▶ Texto fornecido
Opositora venezuelana María Corina Machado pede mais ação dos EUA contra Maduro

Publicado em 18/06/2025 12:05

 

Por Sarah Kinosian

(Reuters) - Washington precisa tomar mais medidas contra o presidente venezuelano Nicolás Maduro, disse a líder da oposição María Corina Machado, incluindo a aplicação de sanções e o combate a redes criminosas que, segundo ela, estão ligadas ao governo.

María Machado foi impedida de concorrer às eleições presidenciais de 2024, mas é a figura de oposição mais popular do país.

Os países ocidentais e a oposição afirmam que o grupo dela venceu amplamente a eleição do ano passado, enquanto o governo de Maduro diz que ele foi reeleito, mas não divulgou a contagem detalhada dos votos.

"Gostaríamos de mais ação mais rapidamente? Sim, sim", disse María Machado, que está escondida há quase um ano, à Reuters em uma entrevista via Zoom na noite de terça-feira. "Para os Estados Unidos, a Venezuela é uma questão de segurança hemisférica."

A engenheira industrial de 57 anos, que pediu a seus apoiadores que boicotassem as recentes eleições legislativas, disse que Maduro é o chefe de um "empreendimento criminoso".

"Estamos pedindo a aplicação da lei", disse María Machado sobre sua posição quanto ao que Estados Unidos, Canadá e a Europa, entre outros, devem fazer. "Precisamos que o sistema de justiça internacional funcione porque o sistema de justiça na Venezuela não existe."

María Machado afirmou que a oposição também pediu ao governo dos EUA e a outros na Europa que divulguem informações sobre as redes criminosas supostamente ligadas a Maduro.

Os Estados Unidos sancionaram várias pessoas do governo de Maduro, fizeram acusações de tráfico de drogas contra muitos membros do alto escalão do governo e das forças armadas da Venezuela e contra o próprio Maduro, entre outras ações.

A revogação pelos EUA da licença da Chevron para operar na Venezuela foi um golpe financeiro para Maduro, e Machado disse que cortar o financiamento foi crucial para criar pressão interna contra ele.

Com a nova autorização, a Chevron não pode mais operar nos campos de petróleo venezuelanos, exportar petróleo ou expandir suas atividades.

Maduro e seus aliados sempre rejeitam as sanções, referindo-se a elas como "guerra econômica" e saudando o que eles dizem ser o sucesso da economia apesar das medidas.

▶ Problema
Por favor, indique se cada afirmação concorda com o texto sobre María Corina Machado, respondendo sim ou não e citando literalmente as palavras do texto que decidem: 1. María Machado concorreu às eleições presidenciais de 2024. 2. A entrevista à Reuters foi feita via Zoom. 3. O governo de Maduro divulgou a contagem detalhada dos votos. Os dados abaixo não são usados aqui.

▶ Dados fornecidos
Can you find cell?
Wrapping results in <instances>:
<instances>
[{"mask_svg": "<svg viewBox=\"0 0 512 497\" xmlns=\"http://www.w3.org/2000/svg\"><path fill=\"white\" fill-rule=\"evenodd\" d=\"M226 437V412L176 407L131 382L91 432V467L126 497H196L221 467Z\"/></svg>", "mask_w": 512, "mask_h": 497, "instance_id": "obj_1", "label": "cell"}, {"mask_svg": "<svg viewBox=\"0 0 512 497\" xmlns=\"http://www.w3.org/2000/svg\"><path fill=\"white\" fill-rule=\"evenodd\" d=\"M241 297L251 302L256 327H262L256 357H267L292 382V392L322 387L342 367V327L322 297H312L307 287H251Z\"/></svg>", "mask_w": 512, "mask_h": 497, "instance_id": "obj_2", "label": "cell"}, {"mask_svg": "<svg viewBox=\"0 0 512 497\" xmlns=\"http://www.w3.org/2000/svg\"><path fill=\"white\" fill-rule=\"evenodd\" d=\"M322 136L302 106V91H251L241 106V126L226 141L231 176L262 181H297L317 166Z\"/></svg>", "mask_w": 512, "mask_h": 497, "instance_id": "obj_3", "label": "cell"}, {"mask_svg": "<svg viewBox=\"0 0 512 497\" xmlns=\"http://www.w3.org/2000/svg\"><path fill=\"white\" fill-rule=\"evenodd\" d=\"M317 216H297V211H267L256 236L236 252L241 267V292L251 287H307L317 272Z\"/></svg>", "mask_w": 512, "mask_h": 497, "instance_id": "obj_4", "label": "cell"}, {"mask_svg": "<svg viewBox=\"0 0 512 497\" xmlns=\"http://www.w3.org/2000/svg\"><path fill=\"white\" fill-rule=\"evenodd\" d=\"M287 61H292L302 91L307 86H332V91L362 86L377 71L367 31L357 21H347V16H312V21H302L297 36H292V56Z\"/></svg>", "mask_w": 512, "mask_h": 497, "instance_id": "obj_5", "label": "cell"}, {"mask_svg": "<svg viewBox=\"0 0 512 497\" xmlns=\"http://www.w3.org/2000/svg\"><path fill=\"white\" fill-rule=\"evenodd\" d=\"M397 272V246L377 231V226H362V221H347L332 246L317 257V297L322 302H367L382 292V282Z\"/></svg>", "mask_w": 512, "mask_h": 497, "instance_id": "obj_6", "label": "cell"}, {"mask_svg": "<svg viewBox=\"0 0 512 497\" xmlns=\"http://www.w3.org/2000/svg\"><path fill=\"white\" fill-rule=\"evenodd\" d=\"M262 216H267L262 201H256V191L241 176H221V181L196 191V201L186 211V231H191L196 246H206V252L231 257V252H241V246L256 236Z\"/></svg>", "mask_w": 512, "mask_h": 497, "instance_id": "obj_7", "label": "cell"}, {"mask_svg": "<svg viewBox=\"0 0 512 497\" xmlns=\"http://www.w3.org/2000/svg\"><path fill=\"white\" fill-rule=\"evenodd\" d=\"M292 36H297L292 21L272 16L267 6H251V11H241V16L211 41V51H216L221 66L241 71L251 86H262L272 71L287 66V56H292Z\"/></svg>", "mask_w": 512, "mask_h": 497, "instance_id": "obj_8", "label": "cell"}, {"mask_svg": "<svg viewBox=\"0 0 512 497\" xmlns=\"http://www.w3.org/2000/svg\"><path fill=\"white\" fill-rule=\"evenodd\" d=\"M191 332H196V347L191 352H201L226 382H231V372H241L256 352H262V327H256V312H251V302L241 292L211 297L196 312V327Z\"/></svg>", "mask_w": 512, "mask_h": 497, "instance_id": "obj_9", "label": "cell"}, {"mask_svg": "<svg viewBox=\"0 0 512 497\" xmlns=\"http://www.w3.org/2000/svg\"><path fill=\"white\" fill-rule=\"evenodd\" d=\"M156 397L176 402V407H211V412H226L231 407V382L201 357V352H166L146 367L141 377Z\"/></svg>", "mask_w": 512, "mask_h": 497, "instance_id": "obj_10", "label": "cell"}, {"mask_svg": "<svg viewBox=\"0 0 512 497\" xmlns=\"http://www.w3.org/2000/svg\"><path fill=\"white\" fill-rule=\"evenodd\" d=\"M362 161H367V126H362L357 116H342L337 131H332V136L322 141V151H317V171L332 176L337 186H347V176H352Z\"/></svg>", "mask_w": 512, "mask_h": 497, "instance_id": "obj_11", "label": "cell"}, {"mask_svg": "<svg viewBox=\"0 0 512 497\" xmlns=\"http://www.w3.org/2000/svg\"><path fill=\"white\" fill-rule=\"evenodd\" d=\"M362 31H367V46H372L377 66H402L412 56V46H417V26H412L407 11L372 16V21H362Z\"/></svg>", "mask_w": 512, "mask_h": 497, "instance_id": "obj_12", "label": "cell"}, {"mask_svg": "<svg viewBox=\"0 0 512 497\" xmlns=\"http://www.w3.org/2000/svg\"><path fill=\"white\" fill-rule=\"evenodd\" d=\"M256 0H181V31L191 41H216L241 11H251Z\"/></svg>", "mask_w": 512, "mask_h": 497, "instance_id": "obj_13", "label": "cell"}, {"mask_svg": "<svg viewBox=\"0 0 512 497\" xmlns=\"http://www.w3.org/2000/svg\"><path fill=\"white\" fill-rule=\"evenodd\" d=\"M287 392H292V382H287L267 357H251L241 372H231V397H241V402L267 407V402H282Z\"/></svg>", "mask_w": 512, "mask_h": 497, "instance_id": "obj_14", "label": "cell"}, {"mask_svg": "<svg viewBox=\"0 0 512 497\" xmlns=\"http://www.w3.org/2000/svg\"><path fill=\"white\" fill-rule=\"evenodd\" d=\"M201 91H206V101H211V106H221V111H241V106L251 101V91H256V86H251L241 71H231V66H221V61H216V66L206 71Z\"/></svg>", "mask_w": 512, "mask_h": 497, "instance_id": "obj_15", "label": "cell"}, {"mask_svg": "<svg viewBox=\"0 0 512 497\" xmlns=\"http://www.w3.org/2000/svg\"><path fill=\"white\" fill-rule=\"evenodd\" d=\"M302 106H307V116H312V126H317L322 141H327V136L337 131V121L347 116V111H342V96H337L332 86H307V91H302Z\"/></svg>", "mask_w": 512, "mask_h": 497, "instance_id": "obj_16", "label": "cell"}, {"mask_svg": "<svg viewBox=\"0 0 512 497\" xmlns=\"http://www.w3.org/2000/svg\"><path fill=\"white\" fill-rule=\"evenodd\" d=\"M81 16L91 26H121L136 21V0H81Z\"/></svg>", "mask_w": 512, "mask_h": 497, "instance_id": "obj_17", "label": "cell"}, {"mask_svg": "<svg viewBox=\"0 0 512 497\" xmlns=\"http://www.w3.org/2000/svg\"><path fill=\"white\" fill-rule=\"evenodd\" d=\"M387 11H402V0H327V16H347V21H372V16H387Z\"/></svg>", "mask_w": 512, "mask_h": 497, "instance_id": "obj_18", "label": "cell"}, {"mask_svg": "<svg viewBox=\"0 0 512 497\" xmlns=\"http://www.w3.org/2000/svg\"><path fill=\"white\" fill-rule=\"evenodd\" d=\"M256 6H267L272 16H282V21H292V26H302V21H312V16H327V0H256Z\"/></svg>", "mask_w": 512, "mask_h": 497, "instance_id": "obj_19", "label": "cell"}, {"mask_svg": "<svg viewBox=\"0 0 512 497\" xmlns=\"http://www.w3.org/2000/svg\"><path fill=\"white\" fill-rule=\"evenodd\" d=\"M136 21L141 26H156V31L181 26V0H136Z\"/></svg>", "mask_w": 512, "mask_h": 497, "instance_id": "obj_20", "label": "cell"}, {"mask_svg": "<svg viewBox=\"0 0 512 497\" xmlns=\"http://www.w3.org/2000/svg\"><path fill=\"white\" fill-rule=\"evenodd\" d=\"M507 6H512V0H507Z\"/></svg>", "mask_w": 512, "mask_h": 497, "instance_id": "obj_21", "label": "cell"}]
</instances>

▶ Resolução
1. Não: "María Machado foi impedida de concorrer às eleições presidenciais de 2024"
2. Sim: "em uma entrevista via Zoom na noite de terça-feira"
3. Não: "mas não divulgou a contagem detalhada dos votos"